Disagree. It stopped being a wonderful life when the commies and Jihadists conquered the planet.
‘George Bailey’ could have jumped and it would have made no difference at all.
I married the girl I went to high school with and
I never went to Europe.
Gee, that’s kind of like saying —
I won a million dollars and
I never fell in a pile of horse crap.
One night he got on and began talking about how sordid and unpleasant New York City had become. He described in vivid detail the short walk he had taken from the subway to the radio station that evening . . . the dirty streets, the noise, the unpleasant people, the bums outside the building, etc. He then focused on the X-rated video stores, and pointed out that there must be something wrong with the world because they seemed to be the only type of business where a whole string of them along one block face could all thrive at the same time. His closing line of that monologue will forever be a classic in my mind:
"As I came over to our building from the subway station this evening, I felt like I was walking in the world where George Bailey was never born."
We have a DVD and the family watches it every Christmas.
´Thundering out here. Sometimes it makes you wonder if that resonance could trigger an earthquake, but that´s about ten miles down... So much for my geophysical theories.
George Bailey could have jumped and it would have made no difference at all.
When Clarence shows him what would have happened if he had not been born, it was as though he had taken the other path.
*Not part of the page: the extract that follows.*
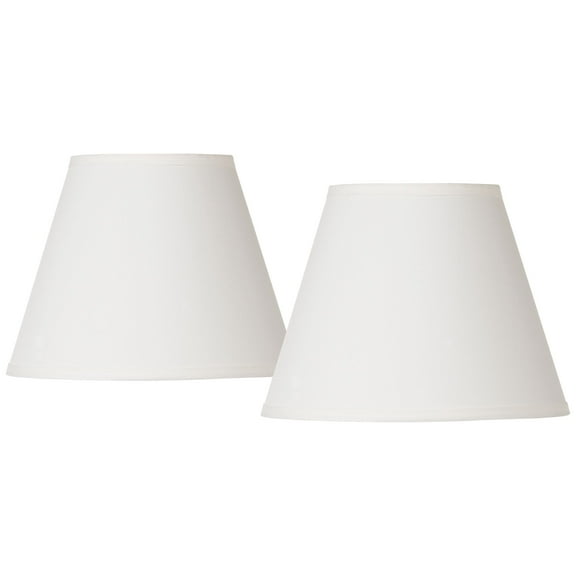 Springcrest Set of 2 Empire Lamp Shades Off-White Small 6" Top x 11" Bottom x 8.5 Slant Spider Replacement Harp and Finial Fitting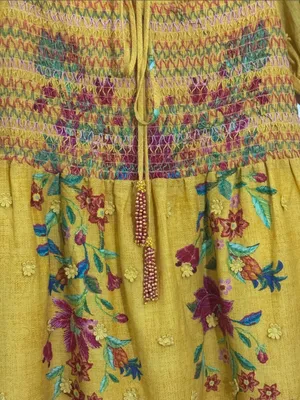 Farm Rio Boho Floral Dream Yellow Smocked Midi Dress - Sz Small thumbnail 7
We got to see what life is like with the selfishness of Mr. Potter prevailing, and with love and responsibility removed. The comparison was an validation of the comparative goodness of those values and the final scene an affirmation and celebration of their mutual benefit.
Really good flick.
That’s ringing a bell in the ‘Bells Are Ringing’ tradition, don’t you think? :D
“Im going to see it on the big screen tonight.”
It’s great to see old movies the way they were intended. A few years ago I only had one employee working on Christmas Eve, and It’s a Wonderful Life was playing in our local “artsy” theater (every Christmas they show one old movie—this year it’s White Christmas). So I closed up the office and took her to see it.
We had a great time, and were both crying by the end—along with just about everyone else in the theater. I’ve probably seen it 25 times over the course of my life, and it still makes me cry every time.